Aye. It reads strange to a modern eye, and you're not wrong to flinch. Oil poured on a head, running down a beard, down onto a man's collar — out of context it sounds like an overshare. So let's put it back in context, and watch the strange drain out of it.
How good and pleasant it is when God's people live together in unity! It is like precious oil poured on the head, running down on the beard, running down on Aaron's beard, down on the collar of his robe.
— Psalm 133:1–2
First thing to fix: David isn't describing a man. He's describing unity. The whole psalm is three verses long, and verse 1 tells you the subject outright — how good it is when God's people dwell together in peace. Verses 2 and 3 are just two pictures stacked up to show you what that peace feels like. Oil running down. Dew falling on the mountains. That's the entire architecture. It's a postcard of belonging, not a confession.

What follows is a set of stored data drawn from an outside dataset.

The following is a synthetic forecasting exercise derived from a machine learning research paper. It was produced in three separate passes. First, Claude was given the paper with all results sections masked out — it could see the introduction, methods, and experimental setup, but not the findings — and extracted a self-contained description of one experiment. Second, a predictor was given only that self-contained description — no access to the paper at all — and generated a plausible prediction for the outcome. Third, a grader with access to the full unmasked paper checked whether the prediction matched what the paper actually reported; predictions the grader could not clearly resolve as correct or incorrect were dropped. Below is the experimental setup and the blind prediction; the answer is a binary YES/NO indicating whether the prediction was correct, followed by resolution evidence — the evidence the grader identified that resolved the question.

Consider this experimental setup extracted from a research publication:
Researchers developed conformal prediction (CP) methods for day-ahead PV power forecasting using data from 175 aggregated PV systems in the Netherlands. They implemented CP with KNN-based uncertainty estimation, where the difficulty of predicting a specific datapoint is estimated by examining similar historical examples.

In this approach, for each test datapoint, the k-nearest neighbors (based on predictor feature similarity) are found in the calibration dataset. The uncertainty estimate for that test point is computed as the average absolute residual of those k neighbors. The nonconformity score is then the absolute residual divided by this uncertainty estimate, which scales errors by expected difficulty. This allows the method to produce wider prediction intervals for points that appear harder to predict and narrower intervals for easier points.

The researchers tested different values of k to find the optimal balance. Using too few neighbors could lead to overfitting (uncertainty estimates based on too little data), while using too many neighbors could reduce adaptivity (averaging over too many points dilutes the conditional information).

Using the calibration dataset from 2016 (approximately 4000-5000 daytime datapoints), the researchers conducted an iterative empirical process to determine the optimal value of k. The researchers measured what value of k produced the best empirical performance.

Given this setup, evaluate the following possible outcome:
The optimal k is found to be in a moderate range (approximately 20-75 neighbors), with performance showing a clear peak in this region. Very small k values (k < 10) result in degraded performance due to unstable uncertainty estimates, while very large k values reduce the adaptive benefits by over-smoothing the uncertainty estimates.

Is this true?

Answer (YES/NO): YES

The oil isn't the point. Where the oil goes is the point.
What This Oil Actually Was
This is not lotion. This is not someone being careless at the table. This is the holy anointing oil of Exodus 30 — myrrh, cinnamon, fragrant cane, cassia, beaten into olive oil and blended by a perfumer — and God reserved it, by direct command, for one purpose: consecrating the priesthood and the tabernacle. You were forbidden to mix it for common use. To pour it on a man was to declare, in the most sacred vocabulary Israel had, this one is set apart for God.
And Aaron was the first high priest. The prototype. So when David reaches for an image of holy belonging, he reaches for the holiest installation his people had ever witnessed: the day Aaron was made priest.
Why It Runs All the Way Down
Here's the piece that turns the weirdness into glory. In the ancient Near East, anointing was usually restrained — a dab of oil, a touch on the forehead. Measured. But Aaron's consecration wasn't measured. Scripture describes it as poured. Lavish. So much oil it doesn't stop at the crown of his head.
The head. Where consecration begins. The seat of the man being set apart.
The beard. Not a strange detail — a marker of the dignity and maturity of the office. The oil doesn't halt at the dignified part. It keeps going.
The collar of the robe. And this is the destination that matters. The high priest's garment, described in Exodus 28, was hung with bells and pomegranates, and over the heart it bore the breastpiece — twelve stones, one for each tribe of Israel.
So follow the oil's path: crown → beard → collar → the breastpiece carrying all twelve tribes over the heart. The blessing begins at the head and does not stop until it has covered the whole people. That's the entire image. Unity is like a blessing so abundant it can't be contained to one man — it overflows him and reaches everyone he carries.
The "weird" you felt is really just distance. We don't anoint anymore. Beards-down-to-the-collar isn't our visual vocabulary. "Precious oil running down" pings a modern ear sideways. But to David's first hearers, that picture would have landed like grace upon grace upon grace — the most extravagant holiness they could imagine, used as the measuring stick for how sweet it is when God's people aren't at each other's throats.
Then he gives you the second image, just to be sure: dew of Hermon falling on the mountains of Zion. Moisture coming down from the high places onto the low, making things live. Same shape as the oil. Blessing that descends and overflows and doesn't stop until it has reached the bottom.
Why It Matters
Because David could have said "unity is nice." He didn't. He said unity is like the holiest, most lavish, most overflowing thing we have ever seen — the anointing of the first priest, the oil that wouldn't stop running until it had touched the names of every tribe. That's how seriously God takes His people being at peace with one another.
So no kink, and nothing to make not-weird. Just a poet who, when he wanted to say peace among us is a sacred, overflowing thing —
pointed at the most sacred, overflowing thing he knew.
You were right about Aaron the whole time. You just needed to watch the oil run all the way down.